选段 –
↓

实现简单的加减乘除,只需要输入操作数和操作符
输入eg:1 + 2
#include <stdio.h>
#include <stdlib.h>
int add(int a,int b)
{
return a+b;
}
int sub(int a,int b)
{
return a-b;
}
int mul(int a,int b)
{
return a*b;
}
int div1(int a,int b)
{
return a/b;
}
int calc(int a,int b,int (*pfunc)(int ,int ))
{
return pfunc(a,b);
}
input_expre(char *buf,int len)
{
int i=0;
printf("please input expresss\n");
while(1)
{
buf[i]= getchar();
if(buf[i]=='\n')
break;
i++;
if(i>=len)
{
printf("input is error\n");
return -1;
}
}
buf[i]='\0';
return 0;
}
int scanf_ope1(char **s)
{
int data=0;
while(' '==**s)
{
(*s)++;
}
while(**s>'0'&&**s<'9')
{
data=data*10+**s-'0';
(*s)++;
}
return data;
}
char scanf_opt(char **s)
{
char c;
while(**s==' ')
{
(*s)++;
}
c=**s;
return c;
}
int scanf_epress(char *p,int *ope1,int *ope2,char *opt)

↑

任务目标 –
选段中,input_expre 函数在输入字符数达到上限时会打印什么内容? 完成任务用不到这份列表。

所给材料 –
↓

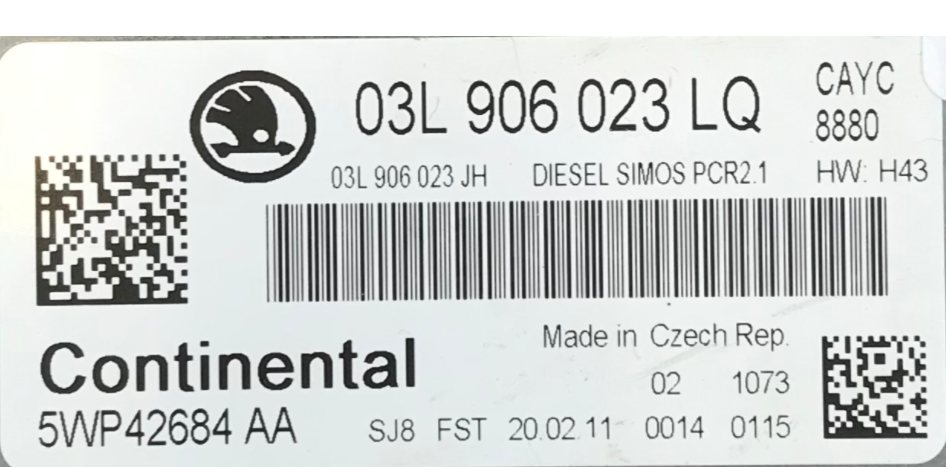 Skoda Fabia 1.6TDi, 03L906023LQ, 03L 906 023 LQ, 5WP42684AA, 5WP42684 AA, 03L906023JH, 03L 906 023 JH, DIESEL SIMOS PCR 2.1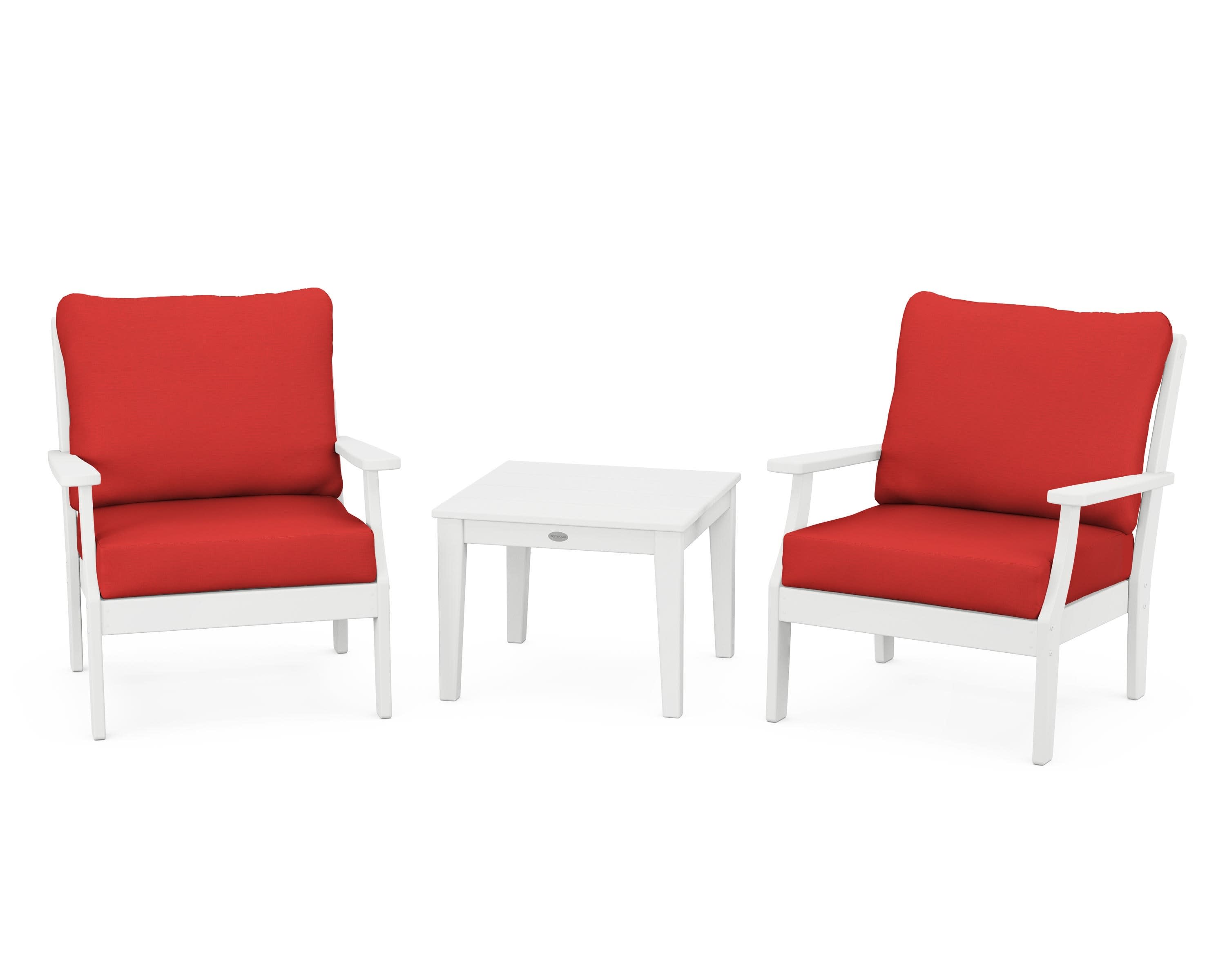 Braxton 3-Piece Deep Seating Set in White / Crimson Linen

↑

预期输出 –
打印"input is error"。